In his book A People Adrift: The Crisis of the Roman Catholic Church in America, Peter Steinfels, who writes the weekly Beliefs column in the New York Times, called the post-council changes in liturgy "a kind of Copernican revolution in Catholic worship. The basic truths—the sun, the stars, Earth and other planets of the faith, were still there, by they were strikingly reconfigured."
Catholics who have attended a Tridentine high Mass, or "sung" Mass, complete with choirs, plainchant, and the attendant "smells and bells" ritual, know it can be a transcendent occasion. But, as Steinfels and others have pointed out, it's all too easy to romanticize the old Latin Mass. Many Catholic churches celebrated the so-called low Mass, with the priest quietly speaking his part at the altar in Latin and the congregation standing by silently—and too often, lifelessly. According to the Catholic News Service, even then-Cardinal Ratzinger acknowledged in public statements that some aspects of the old low Mass left much to be desired.
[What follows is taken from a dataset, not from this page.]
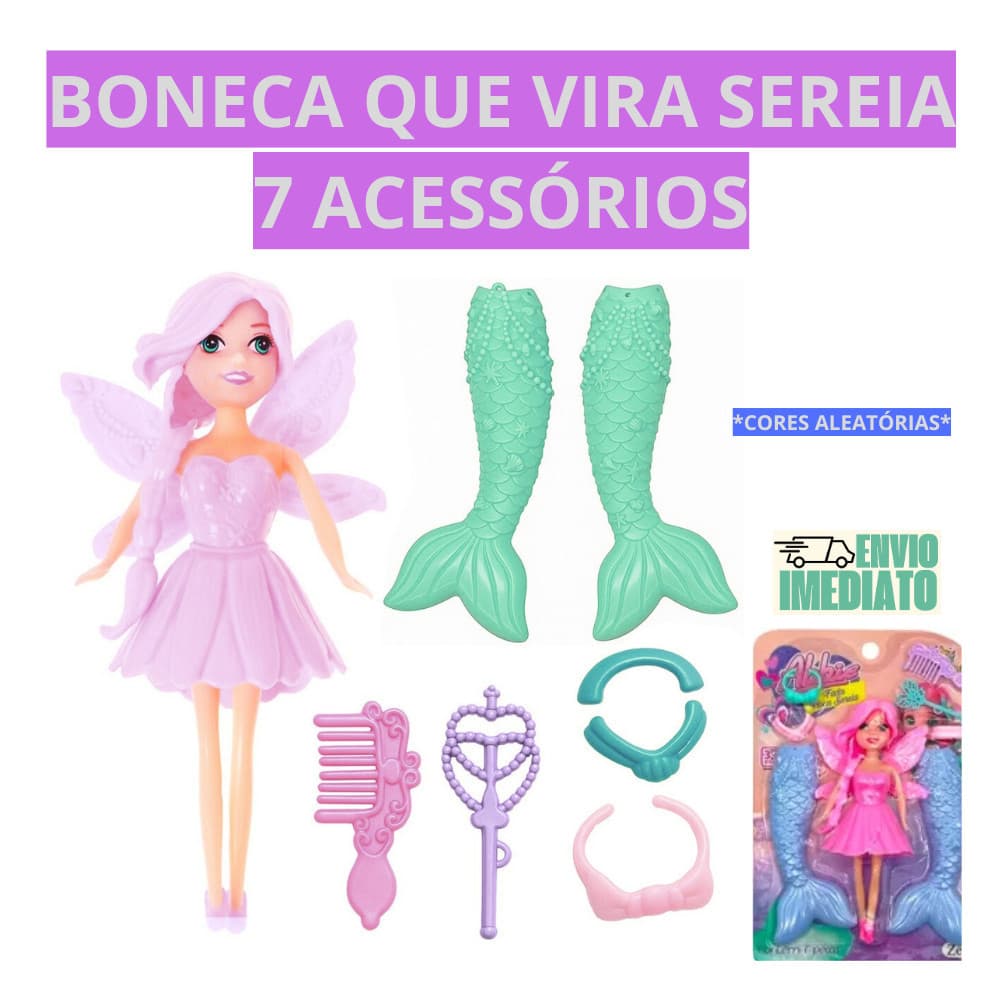 Boneca Transformável que Vira Sereia com 7 Acessórios – Brinquedo Criativo Interativo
Certainly, readier access to the Latin Mass would thrill the core of liturgical old-schoolers who have longed for its return. But how many mainstream American Catholics would be interested in attending a Latin Mass? Some of the largest and most passionate Catholic congregations I've seen have been in churches whose services have veered far from the pre-council standard and toward something more resembling an evangelical megachurch service: video screens, pop-influenced worship bands, a breezy informality in the pews.
But ideological debates aside, perhaps the most practical—and unanswered—question is this: For four decades, Latin was largely neglected in the church (and in Catholic schools). How many Catholic priests—many of them, like me, having come of age after the reforms of the 1960s—could muster enough Latin to offer a convincing Tridentine service?